Nvidia Wants to Be the Android of Robotics
Nvidia is making an aggressive move to become the default platform for robotics development. They're releasing open foundation models that any robotics company can build on:
Cosmos handles world simulation and synthetic data generation. It understands physics—how objects move, collide, fall, or persist when out of view. Real-world robotics data is expensive and slow to collect; Cosmos can generate physically plausible training scenarios at scale.
GR00T (yes, that's how they spell it) focuses on humanoid control, handling articulation, mobility, and locomotion.
The partner list is impressive: Boston Dynamics, Caterpillar, Franka Robotics, LG, NEURA Robotics, and others are already building on Nvidia's stack.
"The physical world is diverse and unpredictable," Huang explained. "Collecting real-world training data is slow and costly and it's never enough."
The solution: synthetic data grounded in physics, created in simulation and scaled using generative models. "Cosmos turns compute into data."
By open-sourcing these models, Nvidia is betting that widespread adoption will drive demand for their hardware—the same playbook that made their CUDA software platform dominant in AI development.
The Numbers Are Getting Real
Several announcements signaled that robotics is moving past the prototype phase.
AG Bot, a Chinese company, announced their U.S. market entry with 5,000 robots already shipped—well past the prototype stage.
Qualcomm unveiled Dragonwing IQ10, a processor specifically designed for humanoid robots, partnering with Figure and KUKA Robotics.
LG showed CLOiD, an AI-powered home robot that can start laundry cycles, fold and stack clothes, retrieve items from the refrigerator, place food in the oven, and unload the dishwasher. It demonstrated these capabilities live at CES.
CLOiD is more concept than product right now—LG hasn't announced pricing or availability—but it signals where consumer robotics is heading. LG's stated goal: a "Zero Labor Home."
NEURA Robotics launched a Porsche-designed Gen 3 humanoid.
Goldman Sachs projects the humanoid robot market will reach $38 billion by 2035. Manufacturing costs have already dropped significantly, from $50,000–$250,000 down to $30,000–$150,000, making commercial deployment much more realistic.
The Workforce Question
Physical AI opens real questions about workforce impact that associations across every sector will need to consider.
There's an obvious case for robots taking on dangerous jobs—positions near toxic materials, hot equipment, or physically hazardous conditions. There's equally strong arguments for robots handling backbreaking labor that takes a toll on workers' bodies over time.
But those jobs pay bills and put food on tables.
The question isn't whether automation is coming—it clearly is. The questions are: How quickly? Which roles first? And how do we retrain workers whose positions change?
Nvidia pointed to labor shortages as a driving force, arguing that automation powered by physical AI is increasingly necessary. Whether that framing resonates depends on your perspective and your industry.
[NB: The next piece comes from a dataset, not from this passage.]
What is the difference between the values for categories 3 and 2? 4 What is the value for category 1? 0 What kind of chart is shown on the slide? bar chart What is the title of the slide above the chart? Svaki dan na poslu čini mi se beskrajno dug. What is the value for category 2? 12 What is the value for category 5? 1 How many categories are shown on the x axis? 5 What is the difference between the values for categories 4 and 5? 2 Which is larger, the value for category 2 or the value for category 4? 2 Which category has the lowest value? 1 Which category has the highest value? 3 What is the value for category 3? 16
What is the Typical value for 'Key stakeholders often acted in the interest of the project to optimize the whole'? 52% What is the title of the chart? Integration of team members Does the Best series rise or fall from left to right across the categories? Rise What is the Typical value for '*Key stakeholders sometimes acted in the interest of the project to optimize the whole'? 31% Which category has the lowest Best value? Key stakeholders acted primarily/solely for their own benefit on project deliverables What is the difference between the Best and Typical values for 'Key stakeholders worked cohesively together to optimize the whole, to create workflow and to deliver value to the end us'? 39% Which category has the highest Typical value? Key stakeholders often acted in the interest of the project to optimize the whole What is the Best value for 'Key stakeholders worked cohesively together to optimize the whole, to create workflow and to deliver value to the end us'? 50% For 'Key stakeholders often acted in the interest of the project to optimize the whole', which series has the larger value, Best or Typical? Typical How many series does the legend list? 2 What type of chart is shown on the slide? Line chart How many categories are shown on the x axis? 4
For associations, the calculus varies by sector. Manufacturing associations are already deeply engaged with these questions. Healthcare associations are watching surgical robotics and care robots closely. But even associations in knowledge-work fields should be paying attention—the same AI advances powering physical robots are powering the digital agents that will reshape office work.
The Compounding Effect
The broader pattern matters: AI is leaving the screen and entering the physical world.
The companies building this future are moving faster than most projections suggest. And each advancement compounds.
Better chips enable better AI models. Better models enable better robots. Better robots generate more real-world data. More data improves the models.
We're watching a flywheel spin up. The question for every organization is how to position yourself as it gains speed.